━━━ BRANO DELL'ESERCIZIO ━━━

Dalla parte degli operatori sanitari lombardi, prime vittime della privatizzazione dei servizi. Ora serve una conversione a ‘U’: poco ma sicuro.
Il livello della crisi dipende dalla qualità e quantità degli strumenti e delle risorse con cui la si affronta. Questa è una massima generale. Se non vi fosse stato un impoverimento generalizzato della sanità pubblica, della capacità di cura, e se avessimo speso di più (e non di meno) per l’assistenza sanitaria, oggi affronteremo la crisi con più forza e la crisi stessa sarebbe meno allarmante. In questi decenni abbiamo spostato la ricchezza dal sociale al personale, dal pubblico al privato, dallo Stato alle imprese. L’effetto di questo trasferimento di risorse, reso ancor più duro e impattante dalla evasione fiscale di chi non paga le tasse ma esige una sanità efficiente e poi se la prende con gli operatori se ciò non accade, è stata una specie di disarmo, una resa progressiva, che ha voluto dire sofferenza, dolore, morte. La sanità lombarda, definita la migliore d’Italia, dopo decenni nel corso dei quali sono state ridotte le risorse al pubblico per potenziare le convenzioni con i privati, oggi sta lottando strenuamente, eroicamente, ma l’impressione è che possa soccombere o stia soccombendo sotto i colpi dell’epidemia. La classe dirigente locale che oggi grida ‘chiudete tutto’ (quando prima aveva detto ‘aprite tutto’) ha sul groppone le scelte che hanno condotto all’attuale ischeletrimento dei servizi sanitari, in linea con la parola d’ordine liberista, secondo cui lo Stato va affamato e i poveri sono destinati soccombere darwinianamente come un gregge qualsiasi (tanto sono poveri e non hanno capacità di spesa).
Noi siamo con i medici, gli operatori sanitari e i volontari che lottano e si sacrificano ogni giorno per contenere gli effetti del virus in Lombardia, a Bergamo, a Brescia, nel lodigiano. Siamo con loro con tutta l’anima e tutta la pena possibile. Ma non possiamo non sapere che sono proprio loro i primi a subire le conseguenze della scelta politica di privilegiare il privato contro il pubblico. Quella stessa classe dirigente lombarda che oggi invoca costantemente l’intervento del governo centrale (ogni tanto sento dire ancora ‘Roma’, ‘quelli di Roma’, ‘laggiù a Roma’), ha su di sé la tremenda responsabilità di aver lasciati soli quei medici e quegli infermieri già da tempo, e oggi è costretta rincorrere gli eventi per sanare i danni che per prima ha procurato. Quando tutto finirà, perché tutto finirà, non dovremo soltanto stare accanto ai più colpiti con la solidarietà vera, non dovremo solo ricostruire, salvare persone e imprese, ma tornare indietro rispetto a certe scelte, sanare il debito verso le popolazioni lombarde, riedificare quel sistema di sanità e cura pubblica che è stato progressivamente demolito in tutta Italia dalla destra e non solo. I ‘liberisti’ che hanno progettato questa sciagura se ne tornino a casa. I cittadini per primi li mandino via. Riaprendo una speranza grazie a nuove risorse, nuove scelte politiche, nuove prospettive che significhino cura e speranza, non dolore e sofferenza indicibile verso i malati, i deboli, i più fragili.

━━━

## COMPITI DA SVOLGERE
[1] Nel testo sulla sanità lombarda, come viene definita la sanità lombarda?
[2] Spieghi perché, secondo il testo sulla sanità lombarda, oggi la crisi si affronterebbe con più forza e risulterebbe meno allarmante se si fosse speso di più per l'assistenza sanitaria.
[3] Elenchi tutti i luoghi in cui, secondo il testo sulla sanità lombarda, medici, operatori sanitari e volontari lottano per contenere gli effetti del virus.

━━━ INSIEME DI RIGHE ━━━

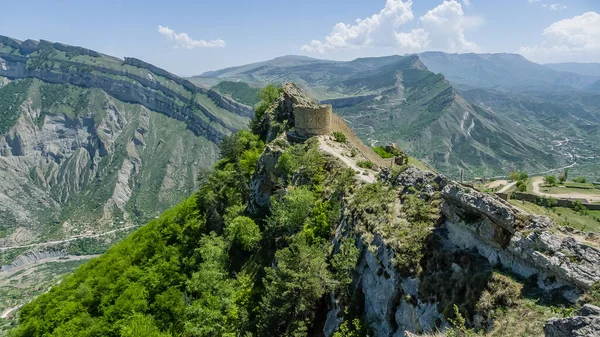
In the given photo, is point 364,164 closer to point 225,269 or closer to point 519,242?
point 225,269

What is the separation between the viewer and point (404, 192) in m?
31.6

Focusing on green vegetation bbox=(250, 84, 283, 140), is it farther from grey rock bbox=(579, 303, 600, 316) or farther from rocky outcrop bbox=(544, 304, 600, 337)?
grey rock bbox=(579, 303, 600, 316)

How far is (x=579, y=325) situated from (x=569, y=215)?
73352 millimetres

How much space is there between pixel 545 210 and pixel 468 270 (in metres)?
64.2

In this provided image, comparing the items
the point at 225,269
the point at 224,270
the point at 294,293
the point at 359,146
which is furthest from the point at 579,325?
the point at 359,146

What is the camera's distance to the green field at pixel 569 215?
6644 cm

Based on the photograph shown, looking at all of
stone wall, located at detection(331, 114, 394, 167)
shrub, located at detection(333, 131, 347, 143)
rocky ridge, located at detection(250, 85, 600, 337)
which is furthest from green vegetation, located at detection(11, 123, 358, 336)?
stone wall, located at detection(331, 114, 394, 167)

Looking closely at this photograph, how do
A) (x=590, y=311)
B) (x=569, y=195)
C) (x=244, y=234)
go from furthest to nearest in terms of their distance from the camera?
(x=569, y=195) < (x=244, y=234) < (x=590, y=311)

━━━

## RISULTATI ATTESI
[1] La migliore d'Italia.

[2] Il livello della crisi dipende dalla qualità e dalla quantità degli strumenti e delle risorse con cui la si affronta. Senza l'impoverimento generalizzato della sanità pubblica e con una spesa maggiore per l'assistenza sanitaria, quindi, la crisi si affronterebbe con più forza e sarebbe meno allarmante.

[3] Lombardia, Bergamo, Brescia, il lodigiano.